En mi entrega anterior hice alusión al imperio británico, sus colonias en África occidental y la desventajosa negociación a la que se sometieron los africanos para obtener su independencia. Los ingleses, por su parte, ganaron una concesión por un siglo para la explotar los recursos naturales más valiosos de esa región.
Hago énfasis en la palabra "explotar" porque la actividad que realiza la mayoría de empresas concesionarias es la explotación de los recursos naturales, donde primero devastan y después de extraer simplemente se van dejando una estela de desolación y pobreza.
Lo anterior es totalmente opuesto al concepto de aprovechamiento sostenible que los gobiernos de esos países primermundistas exigen a sus empresas, sin cortapisas, dentro de sus territorios, en donde es imprescindible el cuidado al medio ambiente y la dispersión de la riqueza que los aprovechamientos generan.
En nuestros territorios tercermundistas la mayoría de esas empresas trasnacionales realiza viles saqueos sin que nadie diga nada, esto debido a que muchas de esas explotaciones se encuentran hábilmente disfrazadas por campañas publicitarias y mediáticas, las cuales hacen que la opinión pública sesgue cualquier crítica.
Un ejemplo de lo anterior es la producción de café robusta que una empresa suiza necesita para fabricar el café soluble.
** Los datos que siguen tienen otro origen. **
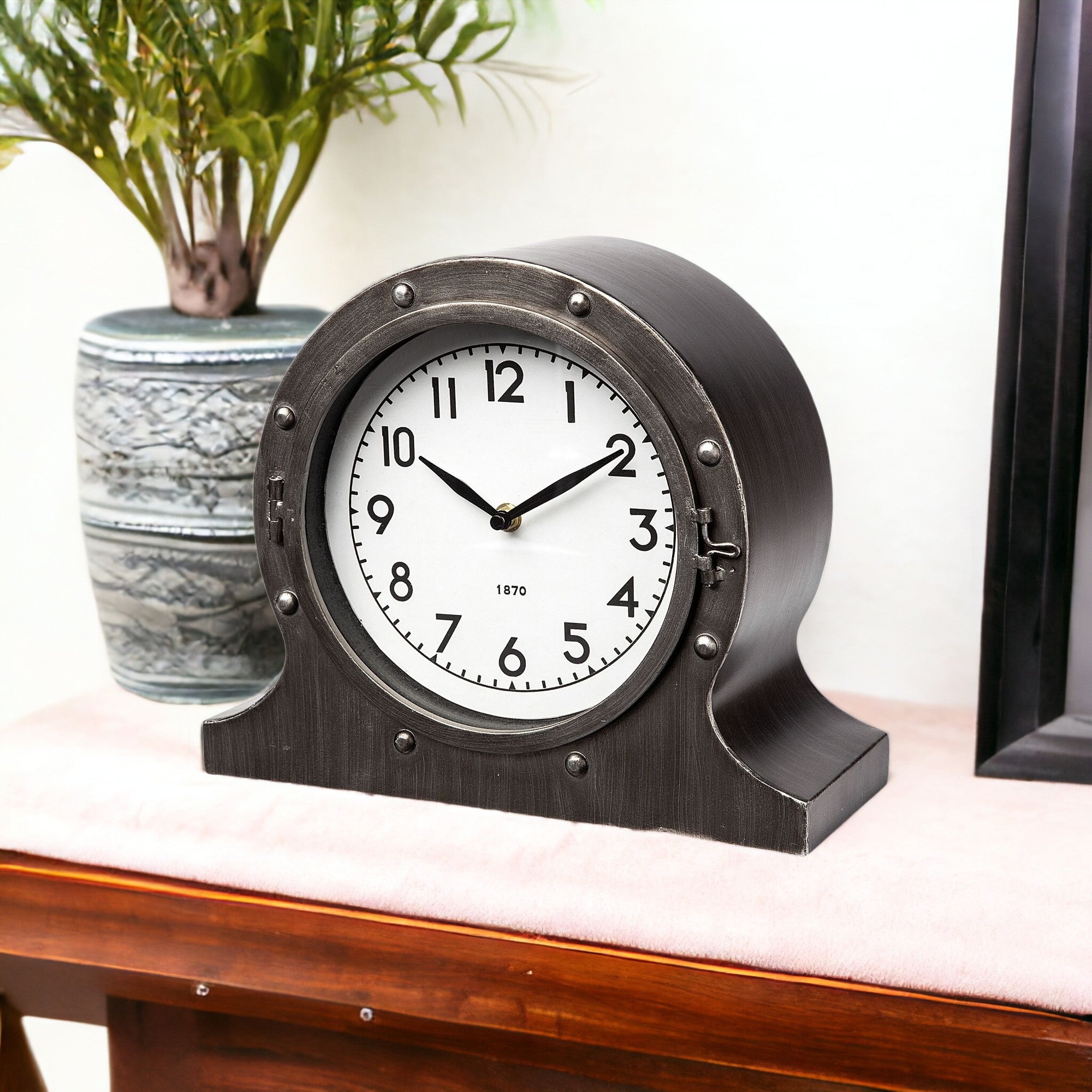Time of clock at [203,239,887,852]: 1:50
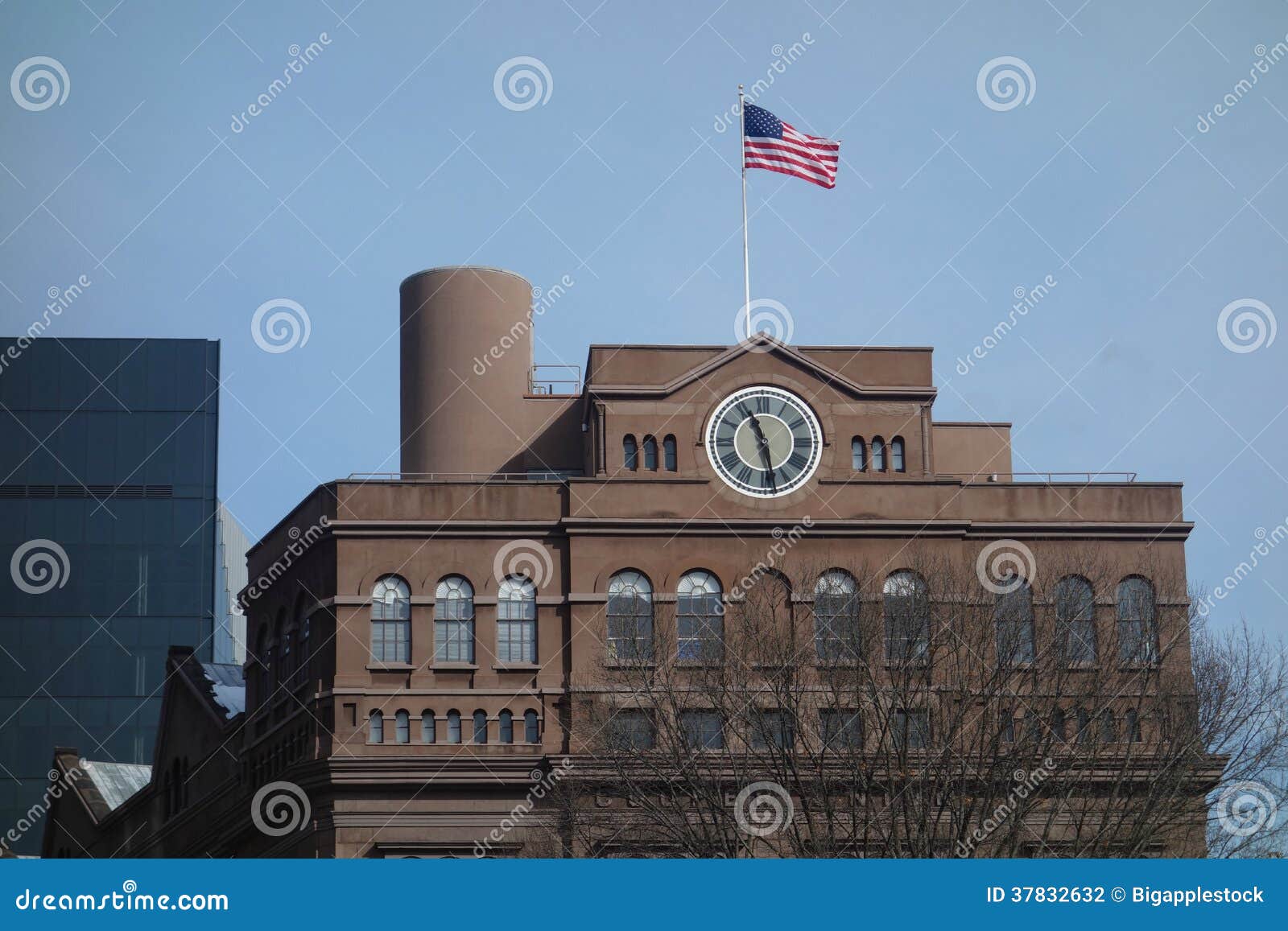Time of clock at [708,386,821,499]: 11:28
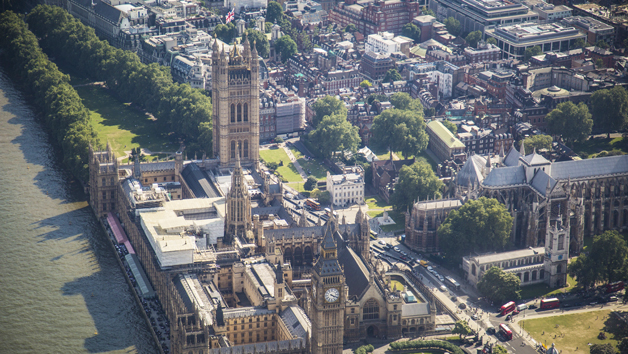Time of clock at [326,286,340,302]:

Esta especie de café requiere de abundante luz solar, por lo que son derribadas miles de hectáreas de selvas y bosques para conseguirlo. Sin embargo, la publicidad de la marca esgrime que la trasnacional obsequie los cafetos a los productores del sector, lo que nulifica cualquier crítica por la destrucción ecológica que esta actividad genera.
Otro ejemplo contundente es la campaña mediática que realizan, entre otras naciones, Francia y Canadá, donde nos muestran a nosotros, los pobres habitantes de los países corruptos y subdesarrollados, cómo ellos han alcanzado la perfección en su vida como país. Mientras que por el otro lado, el lado oscuro, sus empresas mineras extraen de manera indiscriminada las riquezas del subsuelo sin preservar en absoluto el medio ambiente y por supuesto sin dispersar la riqueza a las comunidades que ahí habitan.
Es entonces, bajo la influencia de estas campañas mediáticas, que una gran parte de la opinión pública se vuelca en halagos hacia esos países y sus presidentes, además de que convierten en aspiración la idea de emigrar o, más complicado aún, la idea de que alguna vez nuestro país podrá gozar de semejantes bonhomías.
Dejar de deslumbrarnos por los Trudeau y por los Macron y voltear hacia la raíz, hacia nuestros territorios y exigir que las cosas se hagan de manera sostenible y con el beneficio a las poblaciones de los sitios donde ahora se saquean los recursos, quizás sea uno de los primeros pasos que debemos dar para la real transformación del Estado y alcanzar así esa verdadera independencia que deseamos.